----- EXCERPT -----
A Bahrain court has sentenced 24 Shia citizens to jail and revoked their nationality as the ruling Al Khalifah regime presses ahead with its heavy-handed clampdown on the majority community in the Persian Gulf kingdom.
An unnamed Bahraini judicial source said Thursday that the High Criminal Court had found the defendants guilty of alleged forming of a "terrorist group," travelling abroad for "weapons and explosives training" and attempted murder of policemen.
The source also noted that 10 of the defendants had received life imprisonment, 10 sentenced to a decade behind bars and the remaining four to jail terms between three and five years.
Since February 14, 2011, Bahraini people have been holding peaceful protest rallies on an almost daily basis, demanding that the Al Khalifah family relinquish power and let a just system representing all Bahrainis be established.
Bahrainis have also been complaining against widespread discrimination against the Shia majority in the kingdom.
Manama has responded to the protests with lethal force, drawing international criticism.
Bahraini authorities have further detained human rights campaigners, broken up major opposition political parties, revoked the nationality of several pro-democracy activists and deported those left stateless.
In February, Human Rights Watch (HRW) urged Bahrain to immediately end it arbitrary deportations and restore citizenship to the people whose nationality was revoked unfairly.
“Bahraini authorities have dropped all pretense of pluralism and tolerance for dissent and are clearly stripping away the citizenships of people whom they find undesirable,” said Sarah Leah Whitson, Middle East director at the HRW.
According to the New York-based rights group, Bahraini authorities have stripped more than 570 nationals of their citizenship since 2012.
-----
- **TASK DESCRIPTION**
In the report on the Bahrain court ruling, reproduce word for word the passage that begins at the words "Since February 14, 2011, Bahraini" and stops after "was revoked unfairly.".
----- ENTRIES SHOWN -----
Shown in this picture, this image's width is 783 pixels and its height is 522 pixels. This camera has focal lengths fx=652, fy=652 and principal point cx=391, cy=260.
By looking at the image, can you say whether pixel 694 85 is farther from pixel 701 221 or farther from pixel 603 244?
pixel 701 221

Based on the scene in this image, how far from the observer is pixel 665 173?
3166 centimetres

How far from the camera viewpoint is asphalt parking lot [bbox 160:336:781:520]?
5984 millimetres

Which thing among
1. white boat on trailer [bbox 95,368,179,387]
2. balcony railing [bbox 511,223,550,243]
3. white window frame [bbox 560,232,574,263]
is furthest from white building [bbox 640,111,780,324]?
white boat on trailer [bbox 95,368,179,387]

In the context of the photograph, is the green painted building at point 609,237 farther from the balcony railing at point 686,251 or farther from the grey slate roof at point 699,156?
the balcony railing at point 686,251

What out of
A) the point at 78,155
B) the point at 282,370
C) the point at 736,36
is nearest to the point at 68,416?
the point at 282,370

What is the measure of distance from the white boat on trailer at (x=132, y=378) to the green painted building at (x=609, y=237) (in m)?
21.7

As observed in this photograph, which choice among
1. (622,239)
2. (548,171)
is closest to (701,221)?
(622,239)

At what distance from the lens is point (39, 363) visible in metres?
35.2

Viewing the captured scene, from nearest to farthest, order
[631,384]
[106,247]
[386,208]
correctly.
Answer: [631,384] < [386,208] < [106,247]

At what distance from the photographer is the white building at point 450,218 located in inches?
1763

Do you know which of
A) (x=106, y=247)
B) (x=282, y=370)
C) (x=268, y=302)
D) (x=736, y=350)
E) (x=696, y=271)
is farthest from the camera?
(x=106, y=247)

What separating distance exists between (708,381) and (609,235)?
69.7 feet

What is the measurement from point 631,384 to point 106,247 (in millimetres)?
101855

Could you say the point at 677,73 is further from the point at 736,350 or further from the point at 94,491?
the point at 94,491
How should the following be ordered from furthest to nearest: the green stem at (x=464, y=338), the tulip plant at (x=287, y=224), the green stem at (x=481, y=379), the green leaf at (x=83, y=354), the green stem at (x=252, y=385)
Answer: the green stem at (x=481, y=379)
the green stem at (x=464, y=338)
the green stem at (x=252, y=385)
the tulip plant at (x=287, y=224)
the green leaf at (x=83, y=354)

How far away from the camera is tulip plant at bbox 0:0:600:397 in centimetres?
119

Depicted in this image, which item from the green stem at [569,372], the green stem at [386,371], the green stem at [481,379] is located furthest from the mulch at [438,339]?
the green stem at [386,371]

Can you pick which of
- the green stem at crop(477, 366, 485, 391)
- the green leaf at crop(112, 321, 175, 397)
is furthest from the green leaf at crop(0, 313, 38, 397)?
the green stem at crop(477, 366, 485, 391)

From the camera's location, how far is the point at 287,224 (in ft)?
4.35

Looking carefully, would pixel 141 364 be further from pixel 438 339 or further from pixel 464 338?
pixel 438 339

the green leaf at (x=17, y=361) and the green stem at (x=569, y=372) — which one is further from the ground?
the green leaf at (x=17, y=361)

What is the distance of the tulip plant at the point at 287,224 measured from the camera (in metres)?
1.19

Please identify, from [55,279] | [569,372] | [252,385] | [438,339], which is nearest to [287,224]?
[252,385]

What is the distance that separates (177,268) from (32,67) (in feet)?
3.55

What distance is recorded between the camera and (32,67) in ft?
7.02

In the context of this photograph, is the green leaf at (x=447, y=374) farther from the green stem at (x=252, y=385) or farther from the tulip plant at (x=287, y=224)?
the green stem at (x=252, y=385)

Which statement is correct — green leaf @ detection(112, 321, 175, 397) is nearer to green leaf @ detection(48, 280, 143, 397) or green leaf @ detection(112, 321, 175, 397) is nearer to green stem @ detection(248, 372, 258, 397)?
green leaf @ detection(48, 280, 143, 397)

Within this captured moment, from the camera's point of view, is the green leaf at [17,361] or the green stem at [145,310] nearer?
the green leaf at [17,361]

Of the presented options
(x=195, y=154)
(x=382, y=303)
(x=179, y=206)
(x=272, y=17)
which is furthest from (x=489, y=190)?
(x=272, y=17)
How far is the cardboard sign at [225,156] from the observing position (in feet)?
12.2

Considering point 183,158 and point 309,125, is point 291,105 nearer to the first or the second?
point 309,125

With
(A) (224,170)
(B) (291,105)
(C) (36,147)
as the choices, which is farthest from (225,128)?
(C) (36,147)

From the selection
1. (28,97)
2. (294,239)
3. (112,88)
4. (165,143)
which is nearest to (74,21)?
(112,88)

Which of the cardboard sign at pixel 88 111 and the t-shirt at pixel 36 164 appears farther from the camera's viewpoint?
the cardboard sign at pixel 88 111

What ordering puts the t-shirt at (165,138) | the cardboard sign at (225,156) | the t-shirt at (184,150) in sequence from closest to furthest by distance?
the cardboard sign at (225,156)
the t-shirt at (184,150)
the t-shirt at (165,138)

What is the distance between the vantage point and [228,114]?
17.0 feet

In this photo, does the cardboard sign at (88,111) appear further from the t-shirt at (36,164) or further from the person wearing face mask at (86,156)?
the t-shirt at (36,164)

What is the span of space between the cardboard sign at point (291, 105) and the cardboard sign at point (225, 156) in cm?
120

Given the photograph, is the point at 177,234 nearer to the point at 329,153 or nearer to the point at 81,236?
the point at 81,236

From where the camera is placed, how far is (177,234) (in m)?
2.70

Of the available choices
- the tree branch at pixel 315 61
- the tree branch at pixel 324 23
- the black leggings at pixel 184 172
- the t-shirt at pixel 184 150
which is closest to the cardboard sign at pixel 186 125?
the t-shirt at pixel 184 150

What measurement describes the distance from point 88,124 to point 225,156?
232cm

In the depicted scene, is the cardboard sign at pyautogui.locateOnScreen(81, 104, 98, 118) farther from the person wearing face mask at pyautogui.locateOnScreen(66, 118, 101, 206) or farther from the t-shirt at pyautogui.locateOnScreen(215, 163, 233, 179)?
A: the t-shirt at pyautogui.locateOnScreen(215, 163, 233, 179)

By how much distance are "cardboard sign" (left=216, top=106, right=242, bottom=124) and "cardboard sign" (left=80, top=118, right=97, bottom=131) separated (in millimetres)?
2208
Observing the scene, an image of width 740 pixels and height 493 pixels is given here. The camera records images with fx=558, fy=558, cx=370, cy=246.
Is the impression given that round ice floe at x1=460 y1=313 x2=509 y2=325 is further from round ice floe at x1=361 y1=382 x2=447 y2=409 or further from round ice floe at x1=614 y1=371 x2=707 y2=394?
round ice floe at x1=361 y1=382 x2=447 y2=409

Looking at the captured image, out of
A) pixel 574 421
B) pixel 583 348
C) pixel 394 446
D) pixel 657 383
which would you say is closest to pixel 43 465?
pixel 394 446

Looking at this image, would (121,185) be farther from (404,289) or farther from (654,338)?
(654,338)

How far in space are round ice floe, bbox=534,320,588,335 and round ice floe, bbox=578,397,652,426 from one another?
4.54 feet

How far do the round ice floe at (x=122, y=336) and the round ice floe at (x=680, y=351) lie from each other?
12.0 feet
-----
- **REPLY**
Since February 14, 2011, Bahraini people have been holding peaceful protest rallies on an almost daily basis, demanding that the Al Khalifah family relinquish power and let a just system representing all Bahrainis be established.
Bahrainis have also been complaining against widespread discrimination against the Shia majority in the kingdom.
Manama has responded to the protests with lethal force, drawing international criticism.
Bahraini authorities have further detained human rights campaigners, broken up major opposition political parties, revoked the nationality of several pro-democracy activists and deported those left stateless.
In February, Human Rights Watch (HRW) urged Bahrain to immediately end it arbitrary deportations and restore citizenship to the people whose nationality was revoked unfairly.